The bulk of the RTC’s discussion centered on the Philippine Airlines’ claim that the execution of the CMU
could not prejudice its existing rights under the Commercial Agreement, and that the CMU could only be
deemed effective only after 31 October 1995, the purported effectivity date of termination under the
Commercial Agreement. The rationale for this position of Philippine Airlines was that the execution of the CMU
could not divest its proprietary rights under the Commercial Agreement.
On this crucial point, the RTC agreed with Philippine Airlines. It asserted the obligatory force of
contracts between contracting parties as the source of vested rights which may not be modified or impaired.
After recasting Kuwait Airway’s arguments on this point as being that “the Confidential Memorandum of
Understanding is superior to the Commercial Agreement[,] the same having been supposedly executed by virtue
of the state’s sovereign power,” the RTC rejected the argument, holding that “[t]he fact that the [CMU] may
have been executed by a Philippine Panel consisting of representative [sic] of CAB, DFA, etc. does not
necessarily give rise to the conclusion that the [CMU] is a superior contract[,] for the exercise of the State’s

sovereign power cannot be arbitrarily and indiscriminately utilized specifically to impair contractual vested
rights.”[25]
Instead, the RTC held that “[t]he Commercial Agreement and its specific provisions on revenue sharing
having been freely and voluntarily agreed upon by the affected parties x x x has the force of law between the
parties and they are bound to the fulfillment of what has been expressly stipulated therein.” [26] Accordingly, “the
provision of the [CMU] must be applied in such a manner that it does not impair the vested rights of the parties.”
From this Decision, Kuwait Airways directly filed with this Court the present Petition for Review,
raising pure questions of law. Kuwait Airways poses three questions of law for resolution: whether the
designated air carrier of the Republic of the Philippines can have better rights than the government itself;
whether the bilateral agreement between the Republic of the Philippines and the State of Kuwait is superior to
the Commercial Agreement; and whether the enforcement of the CMU violates the non-impairment clause of the
Constitution.
Let us review the factual backdrop to appreciate the underlying context behind the Commercial
Agreement and the CMU. The Commercial Agreement was entered into in 1981 at a time when Philippine
Airlines had not provided a route to Kuwait while Kuwait Airways had a route to Manila. The Commercial
Agreement established a joint commercial arrangement whereby Philippine Airlines and Kuwait Airways were
to jointly operate the Manila-Kuwait (and vice versa) route, utilizing the planes and services of Kuwait Airways.

## [The exercise]
Answer the following from the passage on the airline dispute:
1. What date does the passage give as the purported effectivity date of termination under the Commercial Agreement?
2. How many questions of law does Kuwait Airways pose for resolution?
3. In what year was the Commercial Agreement entered into?

## [Extracted records]
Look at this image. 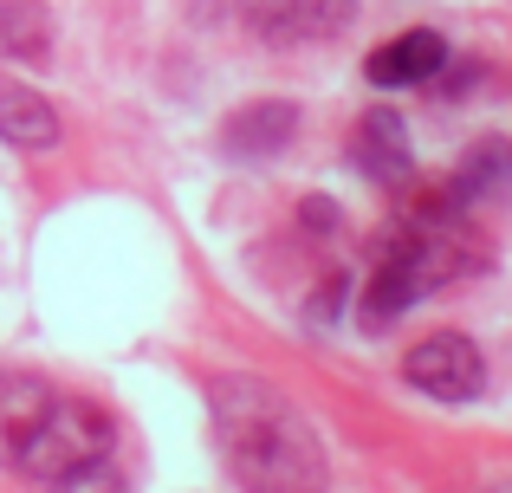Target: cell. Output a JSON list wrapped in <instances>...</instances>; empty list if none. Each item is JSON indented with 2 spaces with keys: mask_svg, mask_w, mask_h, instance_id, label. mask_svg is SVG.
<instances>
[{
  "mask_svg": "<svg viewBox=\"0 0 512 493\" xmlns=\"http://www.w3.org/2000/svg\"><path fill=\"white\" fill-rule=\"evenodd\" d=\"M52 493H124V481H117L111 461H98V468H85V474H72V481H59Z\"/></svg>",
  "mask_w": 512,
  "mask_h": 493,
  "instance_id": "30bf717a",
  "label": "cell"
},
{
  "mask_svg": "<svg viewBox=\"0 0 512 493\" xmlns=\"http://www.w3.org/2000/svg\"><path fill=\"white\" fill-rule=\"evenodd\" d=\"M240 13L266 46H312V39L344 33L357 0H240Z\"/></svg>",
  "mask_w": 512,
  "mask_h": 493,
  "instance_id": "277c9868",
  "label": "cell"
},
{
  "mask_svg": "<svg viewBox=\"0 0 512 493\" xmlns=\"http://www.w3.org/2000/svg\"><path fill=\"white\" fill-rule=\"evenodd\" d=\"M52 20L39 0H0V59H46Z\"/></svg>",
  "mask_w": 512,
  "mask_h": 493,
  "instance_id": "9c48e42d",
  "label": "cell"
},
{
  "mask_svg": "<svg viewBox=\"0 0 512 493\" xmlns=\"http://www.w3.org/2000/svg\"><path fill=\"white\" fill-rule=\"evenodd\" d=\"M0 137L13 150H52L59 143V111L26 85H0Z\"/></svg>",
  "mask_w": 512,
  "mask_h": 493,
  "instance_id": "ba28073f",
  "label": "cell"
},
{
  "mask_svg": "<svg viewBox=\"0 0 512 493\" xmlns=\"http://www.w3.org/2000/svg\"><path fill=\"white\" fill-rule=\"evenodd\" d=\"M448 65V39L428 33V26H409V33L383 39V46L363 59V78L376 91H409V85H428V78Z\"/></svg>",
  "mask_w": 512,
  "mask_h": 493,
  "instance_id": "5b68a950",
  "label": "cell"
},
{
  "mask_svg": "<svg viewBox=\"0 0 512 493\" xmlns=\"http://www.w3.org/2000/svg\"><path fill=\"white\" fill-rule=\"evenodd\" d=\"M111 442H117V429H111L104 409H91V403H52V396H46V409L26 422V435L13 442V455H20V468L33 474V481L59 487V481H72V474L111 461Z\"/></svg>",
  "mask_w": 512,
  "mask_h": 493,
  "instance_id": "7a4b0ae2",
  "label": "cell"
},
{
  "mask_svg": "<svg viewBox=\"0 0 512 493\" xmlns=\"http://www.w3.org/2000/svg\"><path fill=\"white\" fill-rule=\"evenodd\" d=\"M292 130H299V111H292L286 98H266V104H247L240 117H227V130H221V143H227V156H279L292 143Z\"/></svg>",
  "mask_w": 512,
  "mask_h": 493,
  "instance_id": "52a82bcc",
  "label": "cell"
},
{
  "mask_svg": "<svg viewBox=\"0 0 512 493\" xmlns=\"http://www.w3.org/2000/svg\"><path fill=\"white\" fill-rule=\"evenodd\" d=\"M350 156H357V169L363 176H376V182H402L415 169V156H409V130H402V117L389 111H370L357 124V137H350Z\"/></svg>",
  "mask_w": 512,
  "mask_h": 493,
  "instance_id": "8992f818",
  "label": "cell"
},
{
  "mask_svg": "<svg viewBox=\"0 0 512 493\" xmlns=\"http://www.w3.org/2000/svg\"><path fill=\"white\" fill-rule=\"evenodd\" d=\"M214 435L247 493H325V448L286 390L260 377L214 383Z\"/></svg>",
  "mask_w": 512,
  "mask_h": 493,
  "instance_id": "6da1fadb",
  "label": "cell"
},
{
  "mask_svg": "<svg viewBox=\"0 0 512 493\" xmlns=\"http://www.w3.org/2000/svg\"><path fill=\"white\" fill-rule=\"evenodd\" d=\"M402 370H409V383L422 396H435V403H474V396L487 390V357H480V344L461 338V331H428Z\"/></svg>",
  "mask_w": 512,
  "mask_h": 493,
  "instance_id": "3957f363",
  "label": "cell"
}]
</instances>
--
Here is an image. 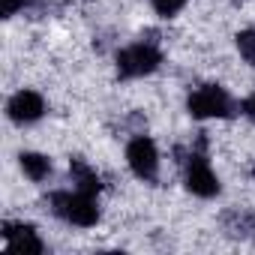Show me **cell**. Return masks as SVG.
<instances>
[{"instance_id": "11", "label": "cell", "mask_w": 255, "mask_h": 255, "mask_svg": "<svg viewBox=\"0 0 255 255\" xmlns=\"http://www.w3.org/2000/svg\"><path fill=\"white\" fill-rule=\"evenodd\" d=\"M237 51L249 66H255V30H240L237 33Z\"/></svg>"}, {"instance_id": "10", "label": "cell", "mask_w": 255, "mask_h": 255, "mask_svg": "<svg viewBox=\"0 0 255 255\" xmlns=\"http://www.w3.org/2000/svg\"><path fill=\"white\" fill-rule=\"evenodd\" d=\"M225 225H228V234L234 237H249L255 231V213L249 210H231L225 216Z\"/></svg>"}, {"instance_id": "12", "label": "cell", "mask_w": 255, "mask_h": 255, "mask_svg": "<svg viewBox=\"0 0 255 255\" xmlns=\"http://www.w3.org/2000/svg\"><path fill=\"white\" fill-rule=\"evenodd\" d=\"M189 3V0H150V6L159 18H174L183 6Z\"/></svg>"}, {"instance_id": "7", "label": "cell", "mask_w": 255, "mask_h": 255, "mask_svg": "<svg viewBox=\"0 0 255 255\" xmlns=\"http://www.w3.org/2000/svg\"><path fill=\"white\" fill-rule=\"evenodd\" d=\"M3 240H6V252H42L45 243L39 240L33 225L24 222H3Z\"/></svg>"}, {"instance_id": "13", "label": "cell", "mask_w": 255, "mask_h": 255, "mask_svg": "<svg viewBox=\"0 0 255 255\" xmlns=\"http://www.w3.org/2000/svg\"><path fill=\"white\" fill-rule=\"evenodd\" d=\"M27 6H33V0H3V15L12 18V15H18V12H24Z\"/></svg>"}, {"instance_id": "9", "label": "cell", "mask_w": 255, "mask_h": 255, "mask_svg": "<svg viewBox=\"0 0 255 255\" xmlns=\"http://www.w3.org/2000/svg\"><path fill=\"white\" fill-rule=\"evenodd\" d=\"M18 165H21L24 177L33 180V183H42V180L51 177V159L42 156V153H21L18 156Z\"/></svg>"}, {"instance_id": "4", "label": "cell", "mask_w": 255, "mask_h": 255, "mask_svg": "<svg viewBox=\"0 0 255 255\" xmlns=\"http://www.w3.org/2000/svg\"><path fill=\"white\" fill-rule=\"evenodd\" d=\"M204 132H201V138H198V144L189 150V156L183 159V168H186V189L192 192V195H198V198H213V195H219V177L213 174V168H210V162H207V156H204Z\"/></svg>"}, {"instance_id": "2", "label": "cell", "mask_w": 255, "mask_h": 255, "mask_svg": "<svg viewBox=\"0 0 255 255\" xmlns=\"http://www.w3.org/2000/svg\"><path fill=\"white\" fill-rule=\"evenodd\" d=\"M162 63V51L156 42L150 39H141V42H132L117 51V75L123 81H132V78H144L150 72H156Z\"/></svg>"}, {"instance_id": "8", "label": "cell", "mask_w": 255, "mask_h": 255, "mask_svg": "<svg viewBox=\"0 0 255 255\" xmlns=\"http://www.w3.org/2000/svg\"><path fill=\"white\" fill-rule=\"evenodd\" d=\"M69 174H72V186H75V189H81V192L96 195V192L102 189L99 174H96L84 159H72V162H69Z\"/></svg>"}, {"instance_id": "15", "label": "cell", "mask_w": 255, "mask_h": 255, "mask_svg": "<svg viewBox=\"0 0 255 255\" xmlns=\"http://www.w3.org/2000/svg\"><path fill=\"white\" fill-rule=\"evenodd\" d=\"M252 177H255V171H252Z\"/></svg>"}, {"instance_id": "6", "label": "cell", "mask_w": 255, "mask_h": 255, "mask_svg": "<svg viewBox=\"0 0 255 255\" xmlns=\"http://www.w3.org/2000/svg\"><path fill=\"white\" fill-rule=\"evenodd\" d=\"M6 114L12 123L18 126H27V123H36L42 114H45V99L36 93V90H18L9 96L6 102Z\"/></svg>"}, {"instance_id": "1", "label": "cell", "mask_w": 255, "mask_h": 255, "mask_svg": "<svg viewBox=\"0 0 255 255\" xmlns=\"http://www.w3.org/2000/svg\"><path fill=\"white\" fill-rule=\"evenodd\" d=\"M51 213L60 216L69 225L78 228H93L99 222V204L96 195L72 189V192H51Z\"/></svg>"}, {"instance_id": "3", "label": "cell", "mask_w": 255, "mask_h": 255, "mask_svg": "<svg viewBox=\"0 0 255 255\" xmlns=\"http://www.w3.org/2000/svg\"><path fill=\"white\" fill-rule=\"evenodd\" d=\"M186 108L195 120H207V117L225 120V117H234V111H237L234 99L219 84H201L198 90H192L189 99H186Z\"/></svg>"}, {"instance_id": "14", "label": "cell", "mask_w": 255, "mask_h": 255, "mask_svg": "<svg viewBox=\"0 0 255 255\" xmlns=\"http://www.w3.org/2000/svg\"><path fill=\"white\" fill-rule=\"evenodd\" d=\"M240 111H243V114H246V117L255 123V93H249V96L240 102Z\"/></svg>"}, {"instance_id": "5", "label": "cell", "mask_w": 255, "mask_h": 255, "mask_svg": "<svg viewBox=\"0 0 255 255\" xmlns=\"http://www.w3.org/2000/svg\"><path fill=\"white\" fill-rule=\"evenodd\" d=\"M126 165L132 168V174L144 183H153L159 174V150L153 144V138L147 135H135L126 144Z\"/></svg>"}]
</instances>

## [Solved problem]
1. 31 October 1995
2. Three
3. 1981